ACTIVITIES
1. Name the four NBA figures that the column on the Mavs' week calls the four-headed dragon.
2. Write the next part of the column on the Mavs' week, continuing from its final sentence.

TEXT PROVIDED
━━━━━━━━
Two games. Three days. And the slaying of a four-headed dragon.

That's what has kept the Mavs busy this week: dousing the fire-breathing of four NBA icons: Kobe Bryant, Phil Jackson, Shaquille O'Neal and Charles Barkley.

We'll march through the slayings of the NBA's hottest team, one by one:

1) Slaying Kobe: We addressed it earlier this week, and we'll expand on it here: Once upon a time -- like, a few weeks ago -- Kobe's ability to score at will against Dallas was a Mavs' mental bugaboo. He was in their head. Then, on Tuesday, Dallas forces him into a 5-of-22 shooting night.

He is out of their head now. The Mavs don't play the Lakers again this year, unless the Lakers somehow qualify for the playoffs. In which case these Mavs would welcome the challenge.

2) Slaying Phil: The Lakers coach exited Tuesday by claiming Mavs owner Mark Cuban "intimidates'' referees into calling games Dallas' way. "Nervous Nellies,'' he called the officials. First, an opinion: All Jackson is attempting to do here by re-initiating a spittin' match with Cuban is to deflect scrutiny of a bad team. HIS bad team. Cuban responded to the remarks by joking that he "owns Jackson'' and that Phil is now his "bucket boy.'' (Urban slang, I believe.) Now, to the facts: How successful has Cuban been in "intimidating'' refs during LA-Dallas games in, say, the last five years? Cuban has been so "intimidating'' of the zebras that the Mavs are 7-10 in those meetings.
That's the Cuban Era Advantage? He bares his fangs and we get 7-and-10? Wow, that is intimidating!

One step more: Maybe lead official Ken Mauer, who worked that Tuesday game, is specifically guilty. Maybe Mauer's games with Dallas end up the Mavs' way. Let's check on how Ken Mauer might have aided Dallas, either "secretly'' or "conspiratorially'' or as the result of having been "strong-armed'' by Cuban's muscular audio-visual department:
In the last five seasons, Ken Mauer has worked five of them.
The Mavs' record in playoff games not worked by Mauer is 20-21.
The Mavs' record in those five games worked by Mauer: 1-4.
Thanks for nothing, Ken.

Thanks for a fake controversy, Bucket Boy.

3) Slaying Shaq: Shaquille O'Neal is famously comical. He has derided Dallas for years, once calling Don Nelson a "clown coach,'' more recently questioning the manhood of Mavs center Erick Dampier. Thursday night, Damp said little before the game or after the game, but man, was he jabberin' at Shaq DURING the game. Shaq got 23 meaningless points in Dallas' 112-76 win. That's 13 straight victories for a Mavs team that during the streak hasn't allowed an opponent 100 points, has an average margin of victory of 16 points, and enters Friday a half-game ahead of San Antonio and a one-and-a-half game behind Detroit in the race for the best record in the league.
━━━━━━━━
COLLECTED MATERIAL
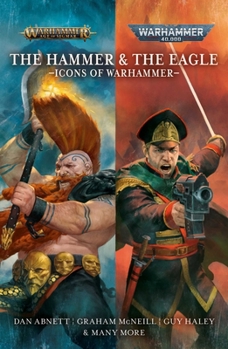 Paperback The Hammer and the Eagle: The Icons of the Warhammer Worlds Book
━━━━━━━━
ANSWERS GIVEN
1. Kobe Bryant, Phil Jackson, Shaquille O'Neal, Charles Barkley

2.
Shaq, anything humorously derisive to say about the Mavs today?

"That was just a good old-fashioned Texas beatdown,'' said O'Neal.

Hey, wait. ... that wasn't funny!

4) Slaying Barkley: During this terrific run, TNT's Charles Barkley should be eating his words. (Eating words would no doubt make for fewer calories than whatever he's stuffing in his piehole now.) But no. Before Mavs-Heat, Barkley announced that no matter what the Mavs have accomplished, THIS game would be the true test. Then came a 30-point blowout. ... and Barkley dismisses the game as unimportant because the Mavs still haven't beaten anybody.

For the record: The best teams in the NBA -- the teams considered contenders, powers -- are the Spurs, the Pistons, the Suns, the Heat -- are 1-6 against Dallas. As a point of comparison, "powerhouse'' Miami Heat's record is now 0-7 against Detroit, Dallas, San Antonio, Phoenix.

Shouldn't national analyst Barkley, working the Mavs-Heat game, point this out? Nah. He was too busy admitting that while Dallas is improved, its postseason fate is sealed because (to paraphrase) "Dirk will have to cover the Spurs' Tim Duncan in the playoffs, and he can't do that.''

Of course, anybody who actually watches the NBA knows that Dirk doesn't cover Duncan.

And anybody who watches the NBA knows Charles Barkley doesn't cover the NBA.